[AUSGEWÄHLTER AUSZUG]
◇ ◇ ◇ ◇

Ist es angesichts solcher „Missverständnisse“ verwunderlich, dass auch im Bereich Musik die
Meinungen zwischen dem, was Musikkritikern gefällt und dem, was
„angesagt“ ist, weit auseinander klaffen? Das gilt insbesondere
für den Bereich der sog. U-Musik, also für Rock, Pop & Co.
Während Kunstkritiker gerne auf den Satz „Kunst kommt von Können“ hinweisen,
ist die Ansicht des weitaus größten Teils der Bevölkerung eher,
dass „Kunst ist, was gefällt“. Dabei schließt das Eine das Andere
durchaus nicht aus. Im Gegenteil - auch im Bereich der modernen
Unterhaltungsmusik wird sich langfristig nur durchsetzen können,
wer über Talent und Disziplin verfügt. Über den Willen, beständig
an sich zu arbeiten und sich weiter zu entwickeln.

◇ ◇ ◇ ◇

[ÜBUNGSAUFGABE A] Kopiere aus den Zeilen unten unverändert alles ab der Zeile, die „From the picture“ enthält, bis zum Ende dieser Zeilen.

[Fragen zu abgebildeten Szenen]

◇ ◇ ◇ ◇

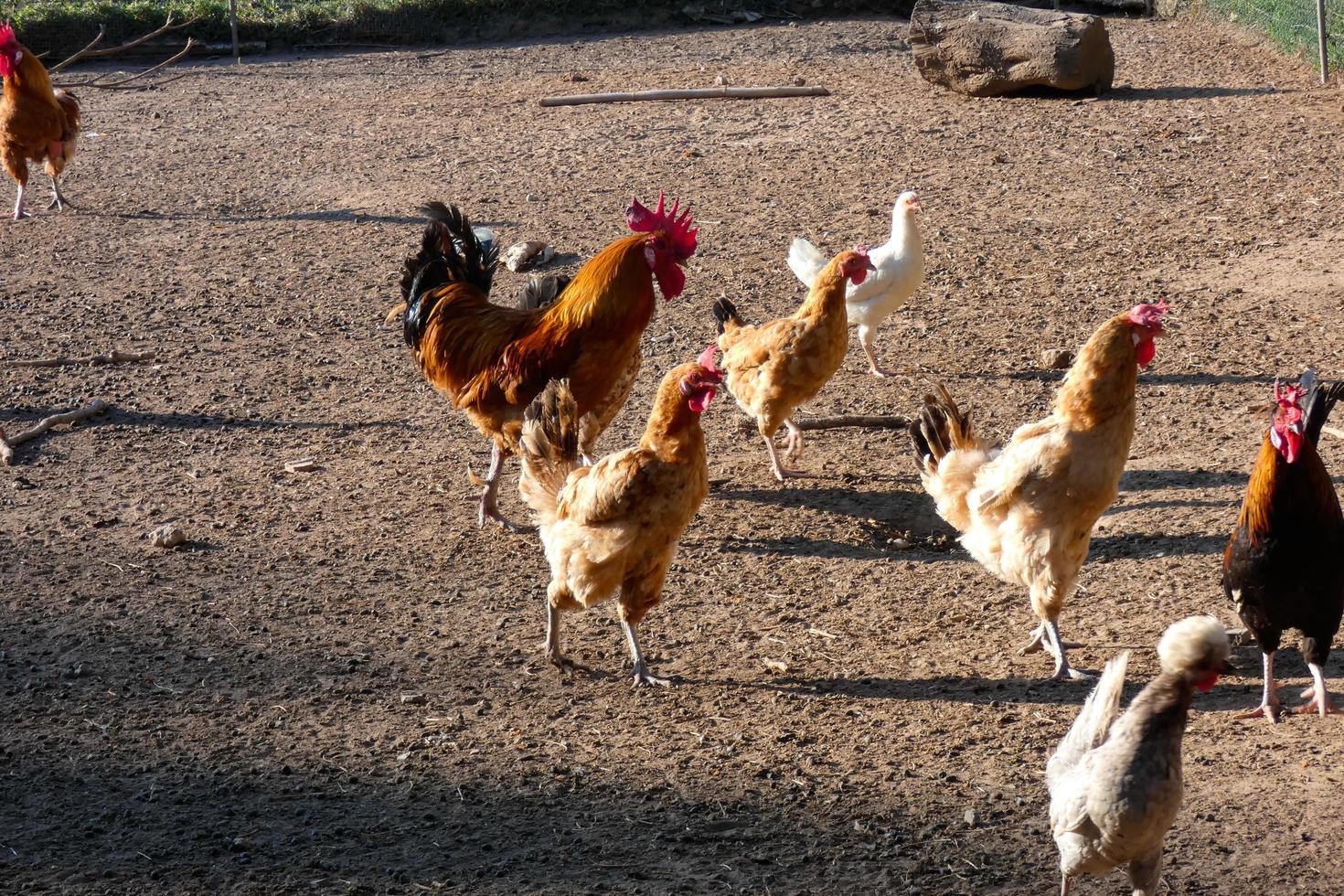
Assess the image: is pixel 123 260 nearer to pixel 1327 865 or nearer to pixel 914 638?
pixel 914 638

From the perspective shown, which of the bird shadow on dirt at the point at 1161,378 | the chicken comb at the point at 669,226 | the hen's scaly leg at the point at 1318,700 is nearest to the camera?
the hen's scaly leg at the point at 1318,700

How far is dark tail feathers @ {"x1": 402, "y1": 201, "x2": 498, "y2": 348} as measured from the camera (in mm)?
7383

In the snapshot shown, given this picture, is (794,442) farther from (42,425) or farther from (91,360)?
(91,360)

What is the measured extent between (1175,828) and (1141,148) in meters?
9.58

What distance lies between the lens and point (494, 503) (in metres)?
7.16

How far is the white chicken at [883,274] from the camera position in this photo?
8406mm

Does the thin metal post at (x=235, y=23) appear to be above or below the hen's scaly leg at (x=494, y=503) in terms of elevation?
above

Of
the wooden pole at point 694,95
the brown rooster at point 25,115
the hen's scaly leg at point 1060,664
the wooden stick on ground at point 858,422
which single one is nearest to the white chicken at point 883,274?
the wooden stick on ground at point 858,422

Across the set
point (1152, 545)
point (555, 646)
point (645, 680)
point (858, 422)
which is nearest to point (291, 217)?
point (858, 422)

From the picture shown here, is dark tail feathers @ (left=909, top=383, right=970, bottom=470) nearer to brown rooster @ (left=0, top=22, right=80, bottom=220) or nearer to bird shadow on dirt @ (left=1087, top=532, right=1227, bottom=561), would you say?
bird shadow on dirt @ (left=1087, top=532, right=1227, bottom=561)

◇ ◇ ◇ ◇

[ÜBUNGSAUFGABE B] Nenne alle Ausdrücke, die im Auszug über Kunst und Musikkritik in Anführungszeichen stehen.

[RICHTIGE ANTWORT A]
From the picture shown here, is dark tail feathers @ (left=909, top=383, right=970, bottom=470) nearer to brown rooster @ (left=0, top=22, right=80, bottom=220) or nearer to bird shadow on dirt @ (left=1087, top=532, right=1227, bottom=561), would you say?
bird shadow on dirt @ (left=1087, top=532, right=1227, bottom=561)

[RICHTIGE ANTWORT B]
„Missverständnisse“
„angesagt“
„Kunst kommt von Können“
„Kunst ist, was gefällt“